アート II

どうしたことか、美術館ではいつもスルーしていた近現代ものをdeepに鑑賞した。昨日のMETで物足りなかった何かを求めていたのかもしれない。作品の前にあったベンチにいつの間にか腰掛けていたご婦人。立ち上がって振り返った私を見た視線がニヤッとしていた。共感してくれたのか、それとも、なんやこの作品?てな感想か。タイプだったら思い切って声をかけただろうにと。ちかごろそんなシーンが多い。グラウンドゼロ、ブルックリン橋、ロックフェラーツリー、METとMOMA、ニューヨーク2泊3日の駆け足観光。マンハッタン中心部のホテルは静かだった。30年前出張の合間に駐在が案内してくれたマンハッタンは’怖そうな町’の一言だった。そして10年後、窓割れ理論を実践した市長さんのお陰で治安がびっくりするくらい良くなった。でも、静かとまでは。赴任後アパートが見つかるまでの約一か月間はマンハッタンでホテル住まいをした。細く高く伸びるパトカーのサイレンと図太い消防車のクラックション、一晩中聞こえてうるさかったのを覚えている。10年さらに20年大きく変貌している。米国一の都市。ご無沙汰している月日の重みがずっしりと記憶に響いてくる。
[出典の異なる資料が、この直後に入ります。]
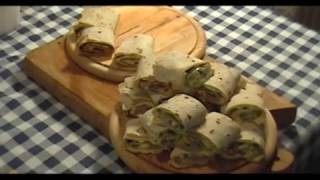 Piadina come al Pub  wrap tortilla Ricetta semplice e veloceLE RICETTE DELLE TIGRI [upl. by Hedaza]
f:id:toyotac:20200117175536j:plain

f:id:toyotac:20200117175613j:plain

(上:結婚の祝いにシャガールリトグラフが欲しいと友人に頼まれた。画廊にはこれしかなく、買ってみたものの結婚祝いの相場をはるかに超えていて、手元に置くことになった。下:デパートで目にとまった。買ってくださいとこの絵が訴えてるようだった。衝動買いでした。)